Given request »
Rewrite all the entries below as a numbered list with one line per item, skipping blank lines. Leave the pictures out of your answer.
★ ★ ★ ★ ★
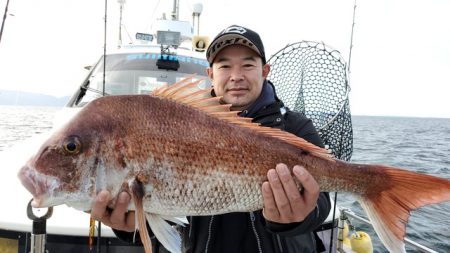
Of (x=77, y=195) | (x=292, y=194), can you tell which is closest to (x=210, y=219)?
(x=292, y=194)

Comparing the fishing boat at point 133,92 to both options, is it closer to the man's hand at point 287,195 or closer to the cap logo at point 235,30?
the man's hand at point 287,195

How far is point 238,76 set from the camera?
2.55 metres

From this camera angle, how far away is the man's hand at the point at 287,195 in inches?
75.2

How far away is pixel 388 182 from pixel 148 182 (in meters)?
1.27

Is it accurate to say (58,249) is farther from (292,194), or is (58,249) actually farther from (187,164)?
(292,194)

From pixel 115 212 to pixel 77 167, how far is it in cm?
34

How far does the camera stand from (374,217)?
199 centimetres

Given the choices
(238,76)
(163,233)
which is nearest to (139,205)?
(163,233)

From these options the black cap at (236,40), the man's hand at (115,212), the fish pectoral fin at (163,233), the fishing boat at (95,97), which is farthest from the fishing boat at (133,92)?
the black cap at (236,40)

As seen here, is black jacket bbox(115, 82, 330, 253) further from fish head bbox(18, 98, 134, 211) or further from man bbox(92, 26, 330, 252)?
fish head bbox(18, 98, 134, 211)

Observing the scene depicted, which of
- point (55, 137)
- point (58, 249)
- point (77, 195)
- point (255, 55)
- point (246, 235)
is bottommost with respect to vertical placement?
point (58, 249)

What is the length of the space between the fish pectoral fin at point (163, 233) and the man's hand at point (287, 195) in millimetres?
★ ★ ★ ★ ★
Result below »
1. Of (x=77, y=195) | (x=292, y=194), can you tell which is closest to (x=210, y=219)?
2. (x=292, y=194)
3. Comparing the fishing boat at point 133,92 to both options, is it closer to the man's hand at point 287,195 or closer to the cap logo at point 235,30?
4. the man's hand at point 287,195
5. How far is point 238,76 set from the camera?
6. 2.55 metres
7. From this camera angle, how far away is the man's hand at the point at 287,195 in inches?
8. 75.2
9. How far away is pixel 388 182 from pixel 148 182 (in meters)?
10. 1.27
11. Is it accurate to say (58,249) is farther from (292,194), or is (58,249) actually farther from (187,164)?
12. (292,194)
13. From pixel 115 212 to pixel 77 167, how far is it in cm?
14. 34
15. How far does the camera stand from (374,217)?
16. 199 centimetres
17. Given the choices
18. (238,76)
19. (163,233)
20. which is nearest to (139,205)?
21. (163,233)
22. From these options the black cap at (236,40), the man's hand at (115,212), the fish pectoral fin at (163,233), the fishing boat at (95,97), which is farthest from the fishing boat at (133,92)?
23. the black cap at (236,40)
24. As seen here, is black jacket bbox(115, 82, 330, 253) further from fish head bbox(18, 98, 134, 211) or further from man bbox(92, 26, 330, 252)?
25. fish head bbox(18, 98, 134, 211)
26. Observing the scene depicted, which of
27. - point (55, 137)
28. - point (58, 249)
29. - point (77, 195)
30. - point (255, 55)
31. - point (246, 235)
32. is bottommost with respect to vertical placement?
33. point (58, 249)
34. What is the length of the space between the fish pectoral fin at point (163, 233) and the man's hand at point (287, 195) in millimetres?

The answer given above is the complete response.